▶ [ASSIGNED TASK]: Every line of the records must be repeated exactly; pictures stay out.

▶ [Source records]:
────────────────────────────────────────

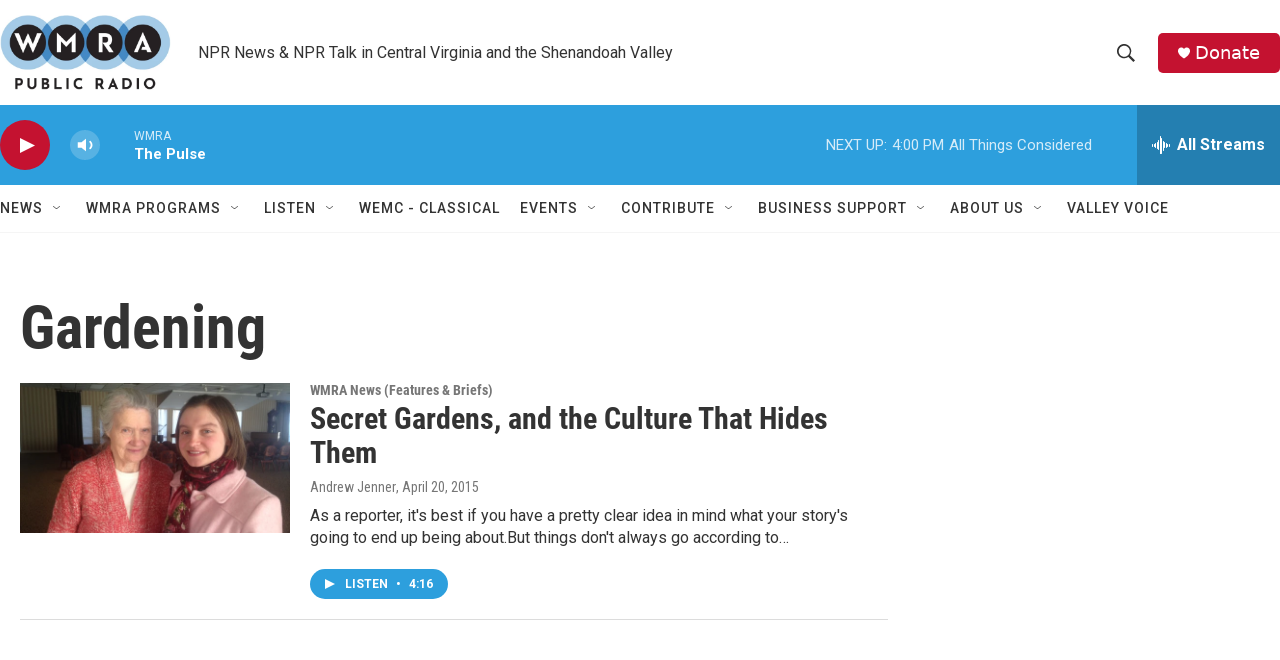

--- FILE ---
content_type: text/html; charset=utf-8
request_url: https://www.google.com/recaptcha/api2/aframe
body_size: 268
content:
<!DOCTYPE HTML><html><head><meta http-equiv="content-type" content="text/html; charset=UTF-8"></head><body><script nonce="Cj7gtZHVzpF5ktH-cIwGsQ">/** Anti-fraud and anti-abuse applications only. See google.com/recaptcha */ try{var clients={'sodar':'https://pagead2.googlesyndication.com/pagead/sodar?'};window.addEventListener("message",function(a){try{if(a.source===window.parent){var b=JSON.parse(a.data);var c=clients[b['id']];if(c){var d=document.createElement('img');d.src=c+b['params']+'&rc='+(localStorage.getItem("rc::a")?sessionStorage.getItem("rc::b"):"");window.document.body.appendChild(d);sessionStorage.setItem("rc::e",parseInt(sessionStorage.getItem("rc::e")||0)+1);localStorage.setItem("rc::h",'1769027424775');}}}catch(b){}});window.parent.postMessage("_grecaptcha_ready", "*");}catch(b){}</script></body></html>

────────────────────────────────────────

▶ [RESPONSE BELOW]:
--- FILE ---
content_type: text/html; charset=utf-8
request_url: https://www.google.com/recaptcha/api2/aframe
body_size: 268
content:
<!DOCTYPE HTML><html><head><meta http-equiv="content-type" content="text/html; charset=UTF-8"></head><body><script nonce="Cj7gtZHVzpF5ktH-cIwGsQ">/** Anti-fraud and anti-abuse applications only. See google.com/recaptcha */ try{var clients={'sodar':'https://pagead2.googlesyndication.com/pagead/sodar?'};window.addEventListener("message",function(a){try{if(a.source===window.parent){var b=JSON.parse(a.data);var c=clients[b['id']];if(c){var d=document.createElement('img');d.src=c+b['params']+'&rc='+(localStorage.getItem("rc::a")?sessionStorage.getItem("rc::b"):"");window.document.body.appendChild(d);sessionStorage.setItem("rc::e",parseInt(sessionStorage.getItem("rc::e")||0)+1);localStorage.setItem("rc::h",'1769027424775');}}}catch(b){}});window.parent.postMessage("_grecaptcha_ready", "*");}catch(b){}</script></body></html>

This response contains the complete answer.